Better agreement with experimental results
As 1 point in the score of a model means recapitulating one perturbation-observation pair, the highest possible score for a GA-refined model is 505. The 2017 model recapitulated 33 pairs with a score of 1, had a score of 0.9 for 257 pairs, a score in the range 0.5–0.8 for 50 pairs, and a score of 0.4 or lower for 165 pairs, achieving a score of 310.5/505 (61.5% accuracy).

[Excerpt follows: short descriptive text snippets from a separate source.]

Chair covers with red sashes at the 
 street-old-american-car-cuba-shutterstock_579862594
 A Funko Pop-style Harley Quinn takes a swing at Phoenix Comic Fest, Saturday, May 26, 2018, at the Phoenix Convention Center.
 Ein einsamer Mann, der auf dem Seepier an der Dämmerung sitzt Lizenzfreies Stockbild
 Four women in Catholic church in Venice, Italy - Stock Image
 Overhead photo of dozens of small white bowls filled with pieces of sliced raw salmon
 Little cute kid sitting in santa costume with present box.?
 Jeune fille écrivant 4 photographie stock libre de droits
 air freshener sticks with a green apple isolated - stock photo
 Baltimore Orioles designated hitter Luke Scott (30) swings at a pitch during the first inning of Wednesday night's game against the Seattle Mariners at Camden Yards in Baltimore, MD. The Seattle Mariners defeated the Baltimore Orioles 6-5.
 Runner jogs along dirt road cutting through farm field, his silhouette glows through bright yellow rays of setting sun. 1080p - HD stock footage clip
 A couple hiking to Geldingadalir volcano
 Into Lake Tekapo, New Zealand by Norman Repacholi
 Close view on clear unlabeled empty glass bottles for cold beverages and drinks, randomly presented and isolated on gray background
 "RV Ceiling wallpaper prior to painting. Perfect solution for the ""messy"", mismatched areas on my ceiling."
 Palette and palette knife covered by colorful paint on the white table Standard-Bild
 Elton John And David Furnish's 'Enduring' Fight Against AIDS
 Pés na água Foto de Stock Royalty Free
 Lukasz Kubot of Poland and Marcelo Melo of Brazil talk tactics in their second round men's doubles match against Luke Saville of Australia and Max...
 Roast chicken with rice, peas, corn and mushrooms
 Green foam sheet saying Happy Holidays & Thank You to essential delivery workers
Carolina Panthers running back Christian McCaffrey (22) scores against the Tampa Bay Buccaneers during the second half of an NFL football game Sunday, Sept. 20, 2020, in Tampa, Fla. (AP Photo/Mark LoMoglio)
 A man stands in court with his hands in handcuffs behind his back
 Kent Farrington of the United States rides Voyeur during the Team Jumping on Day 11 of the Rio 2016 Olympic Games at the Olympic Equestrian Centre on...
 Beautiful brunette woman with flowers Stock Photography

An improved model would need to preserve the original model’s agreements with the experimental results and reach agreement with the experiments that the original model did not capture. The score of GA1-A is 84.5%, significantly improved compared to the accuracy of 61.7% of the baseline model A, which is closest to the 2017 model. The accuracy of GA1-B is 80.8%, a dramatic improvement compared to the accuracy of 36.5% of the baseline model B, which uses an abstract node “Ca2+c osc.” We confirmed that the increase in the score of both GA1-A and GA1-B is due to resolving the majority of the original model’s discrepancies with experiments (see Table 2).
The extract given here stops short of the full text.